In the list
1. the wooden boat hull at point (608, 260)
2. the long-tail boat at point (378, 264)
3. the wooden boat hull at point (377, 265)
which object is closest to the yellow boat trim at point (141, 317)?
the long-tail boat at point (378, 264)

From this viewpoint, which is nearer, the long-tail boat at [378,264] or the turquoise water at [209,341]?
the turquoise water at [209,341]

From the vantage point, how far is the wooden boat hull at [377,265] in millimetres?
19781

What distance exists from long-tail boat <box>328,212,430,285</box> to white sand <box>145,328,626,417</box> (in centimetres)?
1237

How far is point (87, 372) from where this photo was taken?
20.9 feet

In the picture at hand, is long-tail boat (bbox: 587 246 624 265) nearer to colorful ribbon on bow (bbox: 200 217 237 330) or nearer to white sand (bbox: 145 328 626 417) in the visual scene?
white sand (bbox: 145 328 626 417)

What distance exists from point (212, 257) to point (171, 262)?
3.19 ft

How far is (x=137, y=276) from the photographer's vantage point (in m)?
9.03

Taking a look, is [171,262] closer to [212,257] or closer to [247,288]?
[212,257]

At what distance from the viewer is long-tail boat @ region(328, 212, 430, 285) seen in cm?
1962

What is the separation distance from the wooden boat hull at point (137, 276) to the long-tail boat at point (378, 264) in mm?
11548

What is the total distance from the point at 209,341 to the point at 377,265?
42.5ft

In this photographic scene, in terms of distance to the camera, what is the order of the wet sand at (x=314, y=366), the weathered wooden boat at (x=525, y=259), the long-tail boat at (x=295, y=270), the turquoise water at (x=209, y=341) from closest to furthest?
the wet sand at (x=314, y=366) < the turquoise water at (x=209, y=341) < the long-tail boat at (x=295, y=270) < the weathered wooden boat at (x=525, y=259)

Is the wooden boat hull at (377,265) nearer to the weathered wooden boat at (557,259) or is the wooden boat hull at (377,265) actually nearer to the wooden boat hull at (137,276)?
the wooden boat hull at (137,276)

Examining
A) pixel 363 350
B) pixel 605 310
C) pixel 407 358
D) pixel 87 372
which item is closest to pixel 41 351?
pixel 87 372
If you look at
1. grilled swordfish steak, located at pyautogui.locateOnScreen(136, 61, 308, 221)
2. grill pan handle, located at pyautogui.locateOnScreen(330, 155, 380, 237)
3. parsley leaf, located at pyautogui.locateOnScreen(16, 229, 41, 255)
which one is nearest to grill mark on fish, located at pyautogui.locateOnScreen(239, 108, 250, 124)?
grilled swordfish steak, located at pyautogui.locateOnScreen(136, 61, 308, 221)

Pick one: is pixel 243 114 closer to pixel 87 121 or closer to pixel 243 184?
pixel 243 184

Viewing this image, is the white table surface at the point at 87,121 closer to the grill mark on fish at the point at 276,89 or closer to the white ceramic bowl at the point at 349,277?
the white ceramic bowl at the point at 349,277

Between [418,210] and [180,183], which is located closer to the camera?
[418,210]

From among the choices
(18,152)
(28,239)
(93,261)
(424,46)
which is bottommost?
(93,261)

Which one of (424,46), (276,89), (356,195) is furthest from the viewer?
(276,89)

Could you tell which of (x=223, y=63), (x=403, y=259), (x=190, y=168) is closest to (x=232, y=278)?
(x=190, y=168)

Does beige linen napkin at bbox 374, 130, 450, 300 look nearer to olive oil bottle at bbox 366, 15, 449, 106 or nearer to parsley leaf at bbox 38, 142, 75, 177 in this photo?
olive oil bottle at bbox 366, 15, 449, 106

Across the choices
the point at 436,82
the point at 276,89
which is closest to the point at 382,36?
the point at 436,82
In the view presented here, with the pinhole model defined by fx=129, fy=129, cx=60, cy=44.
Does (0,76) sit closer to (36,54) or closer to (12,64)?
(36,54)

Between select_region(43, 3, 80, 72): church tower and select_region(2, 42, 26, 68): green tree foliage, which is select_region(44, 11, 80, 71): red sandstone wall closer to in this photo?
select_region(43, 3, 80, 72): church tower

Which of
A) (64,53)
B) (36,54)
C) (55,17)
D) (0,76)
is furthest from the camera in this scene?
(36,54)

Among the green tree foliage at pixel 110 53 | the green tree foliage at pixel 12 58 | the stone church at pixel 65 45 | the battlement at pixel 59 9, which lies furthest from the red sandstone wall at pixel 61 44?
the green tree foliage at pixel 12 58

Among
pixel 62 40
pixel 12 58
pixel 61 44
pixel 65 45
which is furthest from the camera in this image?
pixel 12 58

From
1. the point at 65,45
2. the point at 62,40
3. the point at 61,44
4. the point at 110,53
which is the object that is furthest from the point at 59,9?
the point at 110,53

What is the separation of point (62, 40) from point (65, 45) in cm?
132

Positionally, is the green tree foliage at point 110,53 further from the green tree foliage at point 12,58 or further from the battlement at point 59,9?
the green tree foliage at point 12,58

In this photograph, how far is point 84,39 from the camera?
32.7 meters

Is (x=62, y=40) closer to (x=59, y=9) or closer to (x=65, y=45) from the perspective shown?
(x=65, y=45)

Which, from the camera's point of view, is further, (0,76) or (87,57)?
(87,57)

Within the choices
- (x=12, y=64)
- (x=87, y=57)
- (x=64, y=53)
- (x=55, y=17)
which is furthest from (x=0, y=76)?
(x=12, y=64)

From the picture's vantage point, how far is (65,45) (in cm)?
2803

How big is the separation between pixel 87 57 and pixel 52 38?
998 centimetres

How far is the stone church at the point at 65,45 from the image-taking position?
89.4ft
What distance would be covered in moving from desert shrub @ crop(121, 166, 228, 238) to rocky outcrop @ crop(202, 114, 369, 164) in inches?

[STATED PROBLEM]
Write out all the entries exactly.

[RESULT OF THE TASK]
In the list
1. the wooden boat hull at point (608, 260)
2. the long-tail boat at point (378, 264)
3. the wooden boat hull at point (377, 265)
which object is closest to the yellow boat trim at point (141, 317)?
the long-tail boat at point (378, 264)

From this viewpoint, which is nearer, the long-tail boat at [378,264] or the turquoise water at [209,341]?
the turquoise water at [209,341]

From the vantage point, how far is the wooden boat hull at [377,265] in millimetres?
19781

What distance exists from long-tail boat <box>328,212,430,285</box> to white sand <box>145,328,626,417</box> (in centimetres)?
1237

How far is point (87, 372) from where this photo was taken?
20.9 feet

In the picture at hand, is long-tail boat (bbox: 587 246 624 265) nearer to colorful ribbon on bow (bbox: 200 217 237 330) or nearer to white sand (bbox: 145 328 626 417) in the visual scene?
white sand (bbox: 145 328 626 417)

What distance exists from point (212, 257) to point (171, 262)?
3.19 ft

How far is (x=137, y=276) from the photographer's vantage point (in m)?
9.03

Taking a look, is [171,262] closer to [212,257] or closer to [247,288]?
[212,257]

At what distance from the viewer is long-tail boat @ region(328, 212, 430, 285) seen in cm?
1962

What is the separation distance from the wooden boat hull at point (137, 276) to the long-tail boat at point (378, 264) in mm?
11548

What is the total distance from the point at 209,341 to the point at 377,265?
42.5ft

In this photographic scene, in terms of distance to the camera, what is the order of the wet sand at (x=314, y=366), the weathered wooden boat at (x=525, y=259), the long-tail boat at (x=295, y=270), the turquoise water at (x=209, y=341) from closest to furthest?
the wet sand at (x=314, y=366) < the turquoise water at (x=209, y=341) < the long-tail boat at (x=295, y=270) < the weathered wooden boat at (x=525, y=259)

Is the wooden boat hull at (377,265) nearer to the weathered wooden boat at (557,259) or is the wooden boat hull at (377,265) actually nearer to the wooden boat hull at (137,276)?
the wooden boat hull at (137,276)

Examining
A) pixel 363 350
B) pixel 605 310
C) pixel 407 358
D) pixel 87 372
which item is closest to pixel 41 351?
pixel 87 372
If you look at
1. grilled swordfish steak, located at pyautogui.locateOnScreen(136, 61, 308, 221)
2. grill pan handle, located at pyautogui.locateOnScreen(330, 155, 380, 237)
3. parsley leaf, located at pyautogui.locateOnScreen(16, 229, 41, 255)
which one is nearest to grill mark on fish, located at pyautogui.locateOnScreen(239, 108, 250, 124)?
grilled swordfish steak, located at pyautogui.locateOnScreen(136, 61, 308, 221)

Pick one: is pixel 243 114 closer to pixel 87 121 or closer to pixel 243 184?
pixel 243 184

Viewing this image, is the white table surface at the point at 87,121 closer to the grill mark on fish at the point at 276,89 or closer to the white ceramic bowl at the point at 349,277?
the white ceramic bowl at the point at 349,277

Between [418,210] and [180,183], which is located closer to the camera?
[418,210]

From among the choices
(18,152)
(28,239)
(93,261)
(424,46)
which is bottommost?
(93,261)

Which one of (424,46), (276,89), (356,195) is furthest from the viewer?
(276,89)

Could you tell which of (x=223, y=63), (x=403, y=259), (x=190, y=168) is closest to (x=232, y=278)?
(x=190, y=168)

Does beige linen napkin at bbox 374, 130, 450, 300 look nearer to olive oil bottle at bbox 366, 15, 449, 106 or nearer to parsley leaf at bbox 38, 142, 75, 177 in this photo?
olive oil bottle at bbox 366, 15, 449, 106

Across the choices
the point at 436,82
the point at 276,89
which is closest to the point at 382,36?
the point at 436,82
In the view presented here, with the pinhole model defined by fx=129, fy=129, cx=60, cy=44.
Does (0,76) sit closer to (36,54) or closer to (12,64)?
(36,54)

Between select_region(43, 3, 80, 72): church tower and select_region(2, 42, 26, 68): green tree foliage, which is select_region(44, 11, 80, 71): red sandstone wall closer to in this photo?
select_region(43, 3, 80, 72): church tower

Which of
A) (64,53)
B) (36,54)
C) (55,17)
D) (0,76)
is furthest from the camera in this scene?
(36,54)

Among the green tree foliage at pixel 110 53 | the green tree foliage at pixel 12 58 | the stone church at pixel 65 45 | the battlement at pixel 59 9, which lies furthest from the red sandstone wall at pixel 61 44?
the green tree foliage at pixel 12 58

Among
pixel 62 40
pixel 12 58
pixel 61 44
pixel 65 45
which is furthest from the camera in this image?
pixel 12 58

From
1. the point at 65,45
2. the point at 62,40
3. the point at 61,44
4. the point at 110,53
which is the object that is furthest from the point at 59,9?
the point at 110,53

What is the separation of point (62, 40) from point (65, 45) in cm?
132

Positionally, is the green tree foliage at point 110,53 further from the green tree foliage at point 12,58 or further from the battlement at point 59,9?
the green tree foliage at point 12,58

In this photograph, how far is point 84,39 from the camera?
32.7 meters

Is (x=62, y=40) closer to (x=59, y=9) or closer to (x=65, y=45) from the perspective shown?
(x=65, y=45)

Which, from the camera's point of view, is further, (0,76) or (87,57)?
(87,57)

Within the choices
- (x=12, y=64)
- (x=87, y=57)
- (x=64, y=53)
- (x=55, y=17)
which is furthest from (x=0, y=76)?
(x=12, y=64)

From the picture's vantage point, how far is (65,45) (in cm)?
2803

How big is the separation between pixel 87 57 and pixel 52 38?
998 centimetres

How far is the stone church at the point at 65,45 from the image-taking position?
89.4ft
What distance would be covered in moving from desert shrub @ crop(121, 166, 228, 238) to rocky outcrop @ crop(202, 114, 369, 164) in inches?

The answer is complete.